La voce di Meral sembra arrivare direttamente dall’occhio del ciclone. La sua Iskenderun (l’antica Alessandretta), dove vive con la famiglia, si trova nel sud della Turchia. La frontiera con la Siria dista appena 30 chilometri. La città di Aleppo - oggi simbolo della crudeltà dell’uomo e dell’incapacità della comunità internazionale di affrontare i conflitti mettendo la vita al primo posto – sorge a soli 140 chilometri: un’ora e mezza di macchina.
Meral è una delle poche migliaia di cristiani che vivono nella Turchia profonda, nel cuore del vicariato apostolico di Anatolia che comprende l’intera metà orientale della penisola ma conta appena otto parrocchie.
Qui la gente negli ultimi anni ha visto sorgere i grandi campi che nel tempo hanno ospitato il 45 per cento dei sei milioni di profughi siriani, come quello della poco lontana Suruc, dove gli sfollati sono stati anche 35 mila. La stessa Suruc dove nel luglio 2015 hanno perso la vita una trentina di giovani che stavano progettando aiuti per la ricostruzione di Kobane.
Per questo le parole di Meral, alla vigilia di Natale, assumono un’eco del tutto particolare.
«Essere cristiana per me è una fortuna!», testimonia onorando la vocazione eroica di essere cristiani in Medioriente, per stare alla definizione del patriarca emerito di Gerusalemme mons. Michel Sabbah.
«Gesù, la sua nascita e la sua presenza ha cambiato la mia vita e mi ha aiutato ad accorgermi del prossimo. Per me la sua nascita è di per sé la sconfitta dell’indifferenza e della morte». Ne è certa la donna, che divide le sue giornate tra lo studio della sociologia, l’assistenza ai più poveri attraverso la Caritas e l’educazione dei suoi due figli.
«Spesso mi ritrovo a pensare: che senso potrebbe avere la mia vita se non ci fosse lui? Credo che Dio padre abbia mandato suo figlio, “Agnello misericordioso”, per farci assaggiare il suo amore e il suo perdono. Per me Natale è questo».
E ha tutta l’apparenza di un frutto speciale del recente giubileo della misericordia. Un evento centrale per la chiesa cattolica; ma Meral, che frequenta la parrocchia in una terra in cui le chiese sorgono accanto alle moschee e alle sinagoghe, è un simbolo in sé stessa di ecumenismo. Figlia di padre ortodosso e di madre melchita (fedeli cattolici di rito bizantino e lingua araba, conosciuti anche come greco-cattolici) ha sperimentato fin dapprincipio che quando si è minoranza ciò che unisce conta molto di più di ciò che divide.

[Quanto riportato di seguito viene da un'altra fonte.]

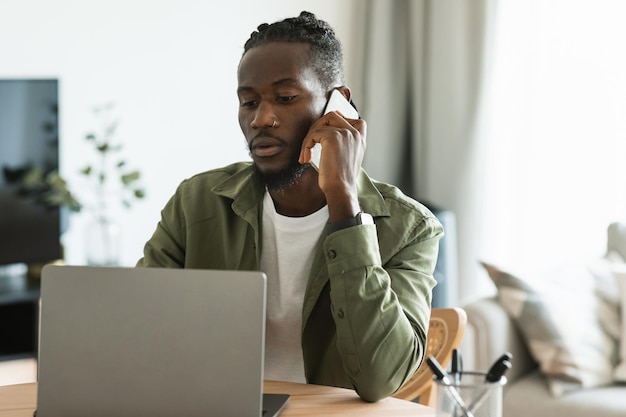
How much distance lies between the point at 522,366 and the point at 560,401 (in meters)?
0.23

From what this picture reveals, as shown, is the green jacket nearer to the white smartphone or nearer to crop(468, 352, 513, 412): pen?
the white smartphone

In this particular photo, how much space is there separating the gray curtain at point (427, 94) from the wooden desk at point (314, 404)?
2538mm

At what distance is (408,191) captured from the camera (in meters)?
4.26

«Capisco che vivere il Natale in Europa è diverso dal viverlo in mezzo ai musulmani, specie in questi ultimi anni. Ma io penso che ciò che conta è vivere il Natale nel proprio cuore. Duemila anni fa “non c’era un posto per Lui”. Il rischio più grande è che anche oggi, a causa di tante appartenenze ideologiche, Dio fatichi a trovare spazio nel cuore dell’uomo».
Meral evoca così dei fenomeni, come l’allontanamento dalla fede, che non riguardano solo l’Occidente.
Anche a due passi da Antiochia, la città in cui per la prima volta venne pronunciato il nome cristiani per chi si metteva alla sequela di Gesù, la città da cui Paolo e Timoteo partirono per la loro missione, è la chiusura il maggior ostacolo nel dialogo tra l’uomo e Dio. «L’individualismo e l’egoismo conducono alla morte e alle tenebre. La preghiera invece ci conduce all’amore e ai fratelli».